There is currently 2.8GW operational offshore wind capacity in the Baltic Sea – most of it in Denmark and Germany – according to WindEurope.
The heads of government and energy ministers of Denmark, Estonia, Finland, Germany, Latvia, Lithuania, Poland and Sweden have now set their sights on increasing that to 19.6GW by 2030.
They also plan to consider a 2040 target at a later stage, according to declarations signed at a Copenhagen summit on energy security in the region.
The Baltic Sea countries recognised that they need to speed up permitting in the declarations.
And WindEurope added that a strong European supply chain – backed by “massive investments” in offshore grid infrastructure, port facilities and vessels – will also be needed in order to meet the 19.6GW target.
Its CEO Giles Dickson said that cross-border cooperation – especially on grid development and maritime spatial planning – will be “essential” to meeting the new targets.
Energy security
The governments met amid Vladimir Putin’s invasion of Ukraine and the subsequent ongoing energy crisis as Russia cuts off power supplies to Europe.
Until recently, much of the Baltic region has been dependent on Russian energy imports, industry body WindEurope noted. It added: “Installing more offshore wind will accelerate the phase-out of Russian fuel and increase the region’s energy security.”
The Danish ministry of climate, energy and supply explained that “in the long run, the answer to the threat to security of supply is renewable energy”. However, the ministry added that in the short-term the Baltic Sea states must cooperate on alternatives such as liquefied natural gas (LNG).
It added that they must also explore the possibilities of using energy islands to establish electricity connections across the Baltic Sea. Denmark and Germany recently agreed for the latter to receive electricity from an energy island in the Danish Baltic Sea.

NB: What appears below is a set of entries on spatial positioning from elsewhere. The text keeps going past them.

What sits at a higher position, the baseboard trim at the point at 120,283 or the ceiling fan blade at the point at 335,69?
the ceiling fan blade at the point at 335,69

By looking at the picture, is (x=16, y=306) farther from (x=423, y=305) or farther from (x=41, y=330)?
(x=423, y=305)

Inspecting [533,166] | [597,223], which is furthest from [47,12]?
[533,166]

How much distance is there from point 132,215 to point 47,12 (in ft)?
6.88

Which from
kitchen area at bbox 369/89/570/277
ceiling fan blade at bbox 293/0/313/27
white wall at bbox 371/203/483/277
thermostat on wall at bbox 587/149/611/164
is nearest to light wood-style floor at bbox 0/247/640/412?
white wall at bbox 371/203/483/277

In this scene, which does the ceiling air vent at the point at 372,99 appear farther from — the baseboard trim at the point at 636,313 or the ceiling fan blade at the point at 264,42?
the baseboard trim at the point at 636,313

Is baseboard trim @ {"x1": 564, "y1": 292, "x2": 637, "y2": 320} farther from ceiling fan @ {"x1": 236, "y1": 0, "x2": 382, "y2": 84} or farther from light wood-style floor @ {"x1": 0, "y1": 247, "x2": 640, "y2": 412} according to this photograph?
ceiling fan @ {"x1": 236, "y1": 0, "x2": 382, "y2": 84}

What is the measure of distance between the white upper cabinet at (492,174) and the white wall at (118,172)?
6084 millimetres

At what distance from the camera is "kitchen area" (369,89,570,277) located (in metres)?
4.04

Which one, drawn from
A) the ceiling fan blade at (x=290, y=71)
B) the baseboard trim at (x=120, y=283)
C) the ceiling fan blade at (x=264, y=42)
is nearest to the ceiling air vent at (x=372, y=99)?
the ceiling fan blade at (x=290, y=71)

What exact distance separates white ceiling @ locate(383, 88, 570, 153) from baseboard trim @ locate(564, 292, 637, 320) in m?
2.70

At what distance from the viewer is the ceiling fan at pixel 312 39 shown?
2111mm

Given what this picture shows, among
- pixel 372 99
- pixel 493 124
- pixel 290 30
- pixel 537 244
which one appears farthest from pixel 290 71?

Germany and Denmark are the only countries with large-scale wind farms in the Baltic Sea, but others want to follow. Poland aims to have 6GW by 2030 and 11GW by 2040. Finland wants its first large-scale offshore wind farm online later this decade. Sweden recently identified its first three offshore wind zones. And Estonia, Latvia and Lithuania all want to commission their first offshore wind farms before 2030.
The Danish energy ministry added that it expected that for 2030, Denmark would have 6.3GW of offshore wind capacity in the Baltic Sea, ahead of Poland (5.9GW), Germany (3.8GW), Lithuania (1.4GW), Estonia (1GW), Sweden (700MW), Latvia (400MW) and Finland (100MW).